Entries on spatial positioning
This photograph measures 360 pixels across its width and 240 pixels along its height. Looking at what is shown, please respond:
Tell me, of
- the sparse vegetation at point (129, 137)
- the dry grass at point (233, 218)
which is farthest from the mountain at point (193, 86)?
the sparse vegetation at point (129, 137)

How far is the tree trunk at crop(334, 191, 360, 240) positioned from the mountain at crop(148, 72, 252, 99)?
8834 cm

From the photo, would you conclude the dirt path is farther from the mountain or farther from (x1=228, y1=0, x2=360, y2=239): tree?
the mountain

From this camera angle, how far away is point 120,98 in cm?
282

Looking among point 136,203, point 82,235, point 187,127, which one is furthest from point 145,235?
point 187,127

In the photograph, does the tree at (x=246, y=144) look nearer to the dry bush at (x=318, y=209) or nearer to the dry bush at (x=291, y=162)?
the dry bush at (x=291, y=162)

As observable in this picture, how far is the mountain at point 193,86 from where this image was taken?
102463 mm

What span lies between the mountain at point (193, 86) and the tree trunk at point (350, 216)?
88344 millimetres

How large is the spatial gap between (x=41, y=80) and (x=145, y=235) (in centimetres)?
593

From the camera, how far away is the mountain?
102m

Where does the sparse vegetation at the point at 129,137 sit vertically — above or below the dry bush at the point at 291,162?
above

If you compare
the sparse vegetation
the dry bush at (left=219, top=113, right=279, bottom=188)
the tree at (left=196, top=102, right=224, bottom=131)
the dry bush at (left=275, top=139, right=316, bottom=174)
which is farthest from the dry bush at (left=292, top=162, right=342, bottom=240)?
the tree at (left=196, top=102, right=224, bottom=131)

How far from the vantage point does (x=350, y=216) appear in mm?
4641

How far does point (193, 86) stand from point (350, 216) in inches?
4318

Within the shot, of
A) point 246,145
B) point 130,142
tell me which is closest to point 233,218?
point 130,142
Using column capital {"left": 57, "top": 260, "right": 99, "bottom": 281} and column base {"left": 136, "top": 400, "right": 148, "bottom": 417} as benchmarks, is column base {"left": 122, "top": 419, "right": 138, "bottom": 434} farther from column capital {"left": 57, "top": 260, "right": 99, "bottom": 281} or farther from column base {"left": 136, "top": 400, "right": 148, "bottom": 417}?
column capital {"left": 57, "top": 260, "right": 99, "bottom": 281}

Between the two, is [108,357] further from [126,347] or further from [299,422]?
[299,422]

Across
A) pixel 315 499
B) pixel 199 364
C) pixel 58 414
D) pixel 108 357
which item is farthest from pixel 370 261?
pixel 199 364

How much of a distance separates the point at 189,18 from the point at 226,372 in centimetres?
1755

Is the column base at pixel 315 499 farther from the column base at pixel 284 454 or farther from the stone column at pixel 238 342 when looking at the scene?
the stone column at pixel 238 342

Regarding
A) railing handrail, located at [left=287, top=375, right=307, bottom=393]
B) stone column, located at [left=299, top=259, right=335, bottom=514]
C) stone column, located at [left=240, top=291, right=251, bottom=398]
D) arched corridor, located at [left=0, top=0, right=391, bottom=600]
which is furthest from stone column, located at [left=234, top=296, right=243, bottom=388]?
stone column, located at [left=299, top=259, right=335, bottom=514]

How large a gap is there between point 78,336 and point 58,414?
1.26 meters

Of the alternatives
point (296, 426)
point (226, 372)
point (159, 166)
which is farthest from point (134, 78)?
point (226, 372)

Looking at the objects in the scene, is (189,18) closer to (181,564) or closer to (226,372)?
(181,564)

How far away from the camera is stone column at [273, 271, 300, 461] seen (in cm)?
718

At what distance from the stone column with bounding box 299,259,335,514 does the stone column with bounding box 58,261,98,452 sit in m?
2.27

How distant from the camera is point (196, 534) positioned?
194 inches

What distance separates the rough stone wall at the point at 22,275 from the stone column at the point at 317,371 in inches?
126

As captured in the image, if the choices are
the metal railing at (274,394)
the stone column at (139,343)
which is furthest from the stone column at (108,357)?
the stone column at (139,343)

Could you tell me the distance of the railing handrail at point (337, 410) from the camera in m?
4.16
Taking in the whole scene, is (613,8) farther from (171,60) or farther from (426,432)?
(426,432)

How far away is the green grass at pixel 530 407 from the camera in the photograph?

** Exercise description **
Rewrite the full material above, replacing every occurrence of "photograph" with "image" and keeping everything else unchanged.

** Task solution **
This image measures 360 pixels across its width and 240 pixels along its height. Looking at what is shown, please respond:
Tell me, of
- the sparse vegetation at point (129, 137)
- the dry grass at point (233, 218)
which is farthest from the mountain at point (193, 86)?
the sparse vegetation at point (129, 137)

How far is the tree trunk at crop(334, 191, 360, 240) positioned from the mountain at crop(148, 72, 252, 99)?
8834 cm

From the photo, would you conclude the dirt path is farther from the mountain or farther from (x1=228, y1=0, x2=360, y2=239): tree?
the mountain

From this camera angle, how far away is point 120,98 in cm?
282

Looking among point 136,203, point 82,235, point 187,127, which one is furthest from point 145,235?
point 187,127

In the image, does the tree at (x=246, y=144) look nearer to the dry bush at (x=318, y=209) or nearer to the dry bush at (x=291, y=162)?
the dry bush at (x=291, y=162)

As observable in this picture, how far is the mountain at point 193,86 from where this image was taken?
102463 mm

What span lies between the mountain at point (193, 86) and the tree trunk at point (350, 216)?
88344 millimetres

How large is the spatial gap between (x=41, y=80) and (x=145, y=235) (in centimetres)?
593

From the camera, how far away is the mountain?
102m

Where does the sparse vegetation at the point at 129,137 sit vertically — above or below the dry bush at the point at 291,162?
above

If you compare
the sparse vegetation
the dry bush at (left=219, top=113, right=279, bottom=188)
the tree at (left=196, top=102, right=224, bottom=131)
the dry bush at (left=275, top=139, right=316, bottom=174)
which is farthest from the dry bush at (left=292, top=162, right=342, bottom=240)?
the tree at (left=196, top=102, right=224, bottom=131)

How far from the vantage point does (x=350, y=216) appear in mm?
4641

How far does point (193, 86) stand from point (350, 216) in inches?
4318

Within the shot, of
A) point 246,145
B) point 130,142
tell me which is closest to point 233,218?
point 130,142
Using column capital {"left": 57, "top": 260, "right": 99, "bottom": 281} and column base {"left": 136, "top": 400, "right": 148, "bottom": 417} as benchmarks, is column base {"left": 122, "top": 419, "right": 138, "bottom": 434} farther from column capital {"left": 57, "top": 260, "right": 99, "bottom": 281} or farther from column base {"left": 136, "top": 400, "right": 148, "bottom": 417}?
column capital {"left": 57, "top": 260, "right": 99, "bottom": 281}

Between the two, is [108,357] further from [126,347] or further from [299,422]?
[299,422]

Across
A) pixel 315 499
B) pixel 199 364
C) pixel 58 414
D) pixel 108 357
which item is farthest from pixel 370 261?
pixel 199 364

How much of a distance separates the point at 189,18 from the point at 226,372 in centimetres?
1755

Is the column base at pixel 315 499 farther from the column base at pixel 284 454 or farther from the stone column at pixel 238 342 when looking at the scene?
the stone column at pixel 238 342

Regarding
A) railing handrail, located at [left=287, top=375, right=307, bottom=393]
B) stone column, located at [left=299, top=259, right=335, bottom=514]
C) stone column, located at [left=240, top=291, right=251, bottom=398]
D) arched corridor, located at [left=0, top=0, right=391, bottom=600]
which is furthest from stone column, located at [left=234, top=296, right=243, bottom=388]?
stone column, located at [left=299, top=259, right=335, bottom=514]

How large a gap is there between point 78,336 and point 58,414?
1.26 meters

Of the alternatives
point (296, 426)
point (226, 372)
point (159, 166)
which is farthest from point (134, 78)?
point (226, 372)

Looking at the objects in the scene, is (189,18) closer to (181,564) or closer to (226,372)?
(181,564)

How far away from the camera is stone column at [273, 271, 300, 461] seen (in cm)?
718

At what distance from the stone column with bounding box 299,259,335,514 does the stone column with bounding box 58,261,98,452 sit in m?
2.27

How distant from the camera is point (196, 534) positioned?
194 inches

What distance separates the rough stone wall at the point at 22,275 from the stone column at the point at 317,371 in inches?
126

As captured in the image, if the choices are
the metal railing at (274,394)
the stone column at (139,343)
which is furthest from the stone column at (108,357)?
the stone column at (139,343)

Could you tell me the distance of the railing handrail at point (337, 410) from the camera in m?
4.16
Taking in the whole scene, is (613,8) farther from (171,60) or farther from (426,432)?
(426,432)

How far away is the green grass at pixel 530 407 from the camera in the image?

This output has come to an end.